Extrait:
---*---

Francois : «  Je me souviens aussi, tu plaidais partie civile en cours d’assise. Ton talent obtenait la tête de l’accusé. Mais le soir même avec une passion égale tu m’exposait les arguments qui lui aurait sauvé la vie. »

Le père «  La société mon petit est essentiellement un jeu. Mais encore faut-il savoir le jouer. Je ne demandais qu’à t’apprendre. Tu n’as pas voulu. Tu ne m’a jamais compris. »

François : « C’est vrai. »

Deux médecins, deux médecines psychiatriques, s’opposent, un qui défend la tradition sécuritaire de l’asile, l’autre qui cherche une nouvelle méthode en milieux ouvert (thérapie par la création, le modelage !)

« J’ai une charge précise : défendre la société avec les moyens du bord.

«  La police est là pour çà.Vous n’êtes pas obsédé par les 120 000 malades mentaux hospitalisés en France qui pourrait être guérit si on faisait pour eux le dixième de ce que l’on fait pour les tuberculeux. Si je ne les guérit pas tous, je n’en fabrique pas de nouveaux. Essayons au moins de les délivrer de la peur.

« Tous les jours des aliénés qu’on a libérés trop tôt, violent, tuent ou foutent le feu. »

« Tous les jours il en meure dans les asiles. C’est vrai s’il y a un risque à prendre, je préfère les libérer incomplètement guérit plutôt que de les tuer en ne les libérant pas. »

« En somme vous pourvoyez le monde en criminel. Mieux que ça, vous êtes vous même un criminel par procuration »

« C’est en quoi nous différons, vous n’avez pas besoin d’intermédiaire. »

Quelque chose semble se mettre en marche en France pour les conditions d’enfermement. La Circulaire du 4 février 1958 : Organisation et rémunération du travail thérapeutique : ateliers médicaux, pécule et fonds de solidarité. Associations et clubs thérapeutiques.

Un planqué dit à François : « T’es pas malade toi ?

– non

– Planqué ? Si tu sort… » Il fait glisser un doigt sur sa gorge.

---*---

Données d'ancrage spatial:

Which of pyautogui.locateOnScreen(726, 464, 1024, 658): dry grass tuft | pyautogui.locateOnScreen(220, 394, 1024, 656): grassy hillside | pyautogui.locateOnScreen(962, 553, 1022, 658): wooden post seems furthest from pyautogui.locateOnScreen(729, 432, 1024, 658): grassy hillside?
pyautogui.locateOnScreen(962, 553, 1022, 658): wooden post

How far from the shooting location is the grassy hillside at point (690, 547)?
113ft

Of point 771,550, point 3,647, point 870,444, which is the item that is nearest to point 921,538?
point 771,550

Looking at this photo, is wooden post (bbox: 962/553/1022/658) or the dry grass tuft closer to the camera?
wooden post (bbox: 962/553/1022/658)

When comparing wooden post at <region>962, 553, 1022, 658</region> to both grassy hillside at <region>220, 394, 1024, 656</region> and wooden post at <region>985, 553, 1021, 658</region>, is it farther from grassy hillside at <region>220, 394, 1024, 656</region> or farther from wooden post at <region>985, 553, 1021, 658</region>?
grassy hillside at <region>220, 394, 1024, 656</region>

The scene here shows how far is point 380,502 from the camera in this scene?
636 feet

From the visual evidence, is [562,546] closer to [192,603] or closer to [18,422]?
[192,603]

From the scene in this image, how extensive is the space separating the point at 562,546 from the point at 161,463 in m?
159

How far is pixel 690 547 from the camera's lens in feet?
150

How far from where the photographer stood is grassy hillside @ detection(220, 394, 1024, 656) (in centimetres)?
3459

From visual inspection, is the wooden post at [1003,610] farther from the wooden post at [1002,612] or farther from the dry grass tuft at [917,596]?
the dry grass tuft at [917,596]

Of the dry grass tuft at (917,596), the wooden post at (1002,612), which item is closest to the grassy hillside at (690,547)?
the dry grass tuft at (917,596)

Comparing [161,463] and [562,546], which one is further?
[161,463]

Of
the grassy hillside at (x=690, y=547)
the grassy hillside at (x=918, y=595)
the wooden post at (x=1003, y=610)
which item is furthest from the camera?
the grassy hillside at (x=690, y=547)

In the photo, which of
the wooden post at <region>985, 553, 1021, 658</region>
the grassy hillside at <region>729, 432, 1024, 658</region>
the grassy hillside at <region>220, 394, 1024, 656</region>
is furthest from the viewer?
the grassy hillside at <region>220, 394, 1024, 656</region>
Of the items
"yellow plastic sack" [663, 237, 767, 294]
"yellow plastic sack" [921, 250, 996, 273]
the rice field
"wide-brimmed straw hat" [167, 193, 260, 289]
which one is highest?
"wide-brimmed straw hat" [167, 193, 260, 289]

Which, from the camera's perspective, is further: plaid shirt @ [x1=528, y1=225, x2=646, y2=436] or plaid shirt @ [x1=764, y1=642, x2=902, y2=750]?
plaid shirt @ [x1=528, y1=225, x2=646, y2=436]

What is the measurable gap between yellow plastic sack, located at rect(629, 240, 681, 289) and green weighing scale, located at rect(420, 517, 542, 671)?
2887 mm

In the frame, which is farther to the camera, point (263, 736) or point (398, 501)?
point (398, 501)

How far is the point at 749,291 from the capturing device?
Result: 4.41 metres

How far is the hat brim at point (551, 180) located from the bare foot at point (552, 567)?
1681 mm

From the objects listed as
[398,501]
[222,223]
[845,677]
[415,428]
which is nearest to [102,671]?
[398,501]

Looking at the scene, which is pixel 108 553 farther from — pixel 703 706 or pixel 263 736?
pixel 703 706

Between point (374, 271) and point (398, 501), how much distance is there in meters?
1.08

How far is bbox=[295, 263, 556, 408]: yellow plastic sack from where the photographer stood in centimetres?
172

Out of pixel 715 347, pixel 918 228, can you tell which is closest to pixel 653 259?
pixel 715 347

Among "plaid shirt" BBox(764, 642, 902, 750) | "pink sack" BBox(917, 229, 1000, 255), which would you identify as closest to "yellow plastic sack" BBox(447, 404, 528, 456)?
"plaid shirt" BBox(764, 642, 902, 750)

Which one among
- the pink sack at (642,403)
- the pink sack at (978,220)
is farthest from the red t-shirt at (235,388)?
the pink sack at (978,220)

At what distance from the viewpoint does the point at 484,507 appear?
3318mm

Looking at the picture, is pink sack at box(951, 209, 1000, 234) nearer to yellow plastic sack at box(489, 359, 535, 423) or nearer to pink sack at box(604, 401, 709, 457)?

---*---

Consigne 1:
Quelle est la date de la circulaire mentionnée dans l'extrait ?
Consigne 2:
Recopiez fidèlement le passage de l'extrait qui va de "Quelque chose semble" jusqu'à "sur sa gorge.".
Ces données forment un matériau distinct de l'extrait.

Résultat 1:
Le 4 février 1958.

Résultat 2:
Quelque chose semble se mettre en marche en France pour les conditions d’enfermement. La Circulaire du 4 février 1958 : Organisation et rémunération du travail thérapeutique : ateliers médicaux, pécule et fonds de solidarité. Associations et clubs thérapeutiques.

Un planqué dit à François : « T’es pas malade toi ?

– non

– Planqué ? Si tu sort… » Il fait glisser un doigt sur sa gorge.